Fall armyworms and army cutworms may have fed on emerging wheat in the previous month, leaving bare patches. If the worms were fall armyworms they have died by now. If the worms were army cutworms they will overwinter where they are in the soil and continue to feed on wheat plants anytime the temperature is 45 degrees or more from now through about April.

So if you have bare patches now, it is a good idea to keep an eye on them and if they slowly expand over the winter, get out and check in the soil around the base of the plants to see if there are small worms curled up about an inch or two below the surface, especially in loose soils. A spot application of a registered insecticide on a warm (above 55 degrees) winter afternoon will do a pretty good job of controlling the worms and allow the plants to come back in the spring as these worms only feed on the above ground leaf tissue, and not on the roots or crown.

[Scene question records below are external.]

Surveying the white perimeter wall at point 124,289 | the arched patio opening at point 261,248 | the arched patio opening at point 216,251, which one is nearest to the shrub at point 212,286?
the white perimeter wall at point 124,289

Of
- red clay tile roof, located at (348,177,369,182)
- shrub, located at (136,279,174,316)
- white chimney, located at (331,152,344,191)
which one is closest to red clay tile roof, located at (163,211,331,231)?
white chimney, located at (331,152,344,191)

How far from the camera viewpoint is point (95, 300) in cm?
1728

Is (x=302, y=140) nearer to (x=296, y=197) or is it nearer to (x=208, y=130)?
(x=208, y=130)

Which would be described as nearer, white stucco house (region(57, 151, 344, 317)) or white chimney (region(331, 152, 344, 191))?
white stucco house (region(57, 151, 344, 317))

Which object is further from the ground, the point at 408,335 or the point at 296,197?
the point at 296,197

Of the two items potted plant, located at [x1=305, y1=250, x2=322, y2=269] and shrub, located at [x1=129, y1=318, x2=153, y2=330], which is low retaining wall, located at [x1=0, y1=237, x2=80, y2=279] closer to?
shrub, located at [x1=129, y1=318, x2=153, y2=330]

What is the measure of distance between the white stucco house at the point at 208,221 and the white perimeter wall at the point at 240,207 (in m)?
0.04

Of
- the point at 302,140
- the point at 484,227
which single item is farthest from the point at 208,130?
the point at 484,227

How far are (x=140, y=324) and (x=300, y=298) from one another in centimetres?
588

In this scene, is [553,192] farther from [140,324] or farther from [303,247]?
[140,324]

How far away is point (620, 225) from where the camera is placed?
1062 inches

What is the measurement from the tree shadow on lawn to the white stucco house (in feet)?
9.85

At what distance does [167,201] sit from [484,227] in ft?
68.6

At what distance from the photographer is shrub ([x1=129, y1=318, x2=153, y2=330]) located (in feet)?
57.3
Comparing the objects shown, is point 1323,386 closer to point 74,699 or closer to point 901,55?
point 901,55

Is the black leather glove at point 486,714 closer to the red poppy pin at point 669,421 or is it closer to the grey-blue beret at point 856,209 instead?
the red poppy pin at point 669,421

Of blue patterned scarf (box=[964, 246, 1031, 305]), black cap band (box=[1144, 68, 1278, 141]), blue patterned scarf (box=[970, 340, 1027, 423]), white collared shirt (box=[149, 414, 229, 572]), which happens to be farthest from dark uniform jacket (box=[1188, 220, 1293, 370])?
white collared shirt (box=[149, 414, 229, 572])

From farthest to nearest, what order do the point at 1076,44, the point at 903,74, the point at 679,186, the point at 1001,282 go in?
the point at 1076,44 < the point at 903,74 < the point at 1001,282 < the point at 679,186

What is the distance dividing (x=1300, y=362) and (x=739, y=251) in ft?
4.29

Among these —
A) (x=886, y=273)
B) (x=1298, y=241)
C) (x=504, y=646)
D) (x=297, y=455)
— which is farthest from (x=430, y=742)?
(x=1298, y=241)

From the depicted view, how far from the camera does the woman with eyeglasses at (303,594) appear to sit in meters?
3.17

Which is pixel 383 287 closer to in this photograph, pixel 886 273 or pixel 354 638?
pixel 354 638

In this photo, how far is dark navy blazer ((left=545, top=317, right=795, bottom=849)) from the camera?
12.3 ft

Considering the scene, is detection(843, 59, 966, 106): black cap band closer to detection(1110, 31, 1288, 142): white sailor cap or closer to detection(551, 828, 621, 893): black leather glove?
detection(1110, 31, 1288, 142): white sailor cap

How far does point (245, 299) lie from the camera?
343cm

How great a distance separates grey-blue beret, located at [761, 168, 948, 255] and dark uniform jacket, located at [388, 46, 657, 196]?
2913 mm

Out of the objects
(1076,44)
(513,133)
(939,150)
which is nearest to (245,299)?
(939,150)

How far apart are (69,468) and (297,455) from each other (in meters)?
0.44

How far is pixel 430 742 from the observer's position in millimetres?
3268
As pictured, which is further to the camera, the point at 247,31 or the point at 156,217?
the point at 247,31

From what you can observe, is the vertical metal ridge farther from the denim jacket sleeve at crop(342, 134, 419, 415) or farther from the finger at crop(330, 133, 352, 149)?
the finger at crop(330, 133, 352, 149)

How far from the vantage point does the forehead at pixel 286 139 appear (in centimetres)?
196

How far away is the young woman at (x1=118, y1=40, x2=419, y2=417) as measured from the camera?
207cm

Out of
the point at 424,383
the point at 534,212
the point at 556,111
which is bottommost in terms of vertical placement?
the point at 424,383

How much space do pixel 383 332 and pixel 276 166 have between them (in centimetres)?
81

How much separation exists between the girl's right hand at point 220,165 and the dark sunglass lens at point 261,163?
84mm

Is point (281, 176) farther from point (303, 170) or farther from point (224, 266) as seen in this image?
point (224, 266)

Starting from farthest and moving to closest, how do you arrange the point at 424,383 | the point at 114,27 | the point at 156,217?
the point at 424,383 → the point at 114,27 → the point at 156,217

Symptoms of winter survival problems

Symptoms of winterkill will be more apparent when the weather warms up and plants start to green up early spring. If plants are killed outright by cold temperatures, they won’t green up next spring. But if they are only damaged, it might take them a while to die. In some cases, damaged plants will green up and then slowly go “backwards” and eventually die. This happens because although there may be enough nutrients in the crown to allow the plants to green up, the winter injury causes vascular damage so that remaining nutrients cannot move, or root rot diseases move in and kill the plants. This slow death is probably the most common result of winter injury on wheat.

Direct cold injury is not the only source of winter injury. Under dry soil conditions, wheat plants may suffer from desiccation. This can kill or weaken plants, and is actually a more common problem than direct cold injury.


Ideally, wheat plants will have at least 1-2 tillers and 3-5 leaves, as well as a good crown root system development, when going into the winter. A fall with open field conditions, gradually falling soil temperatures, and little snow cover until freeze-up, will contribute to winterhardiness development by the wheat crop. During the winter, moist and firm soil as well as at least an inch snow cover will help buffer and insulate crown temperatures and increase the chances of winter survival.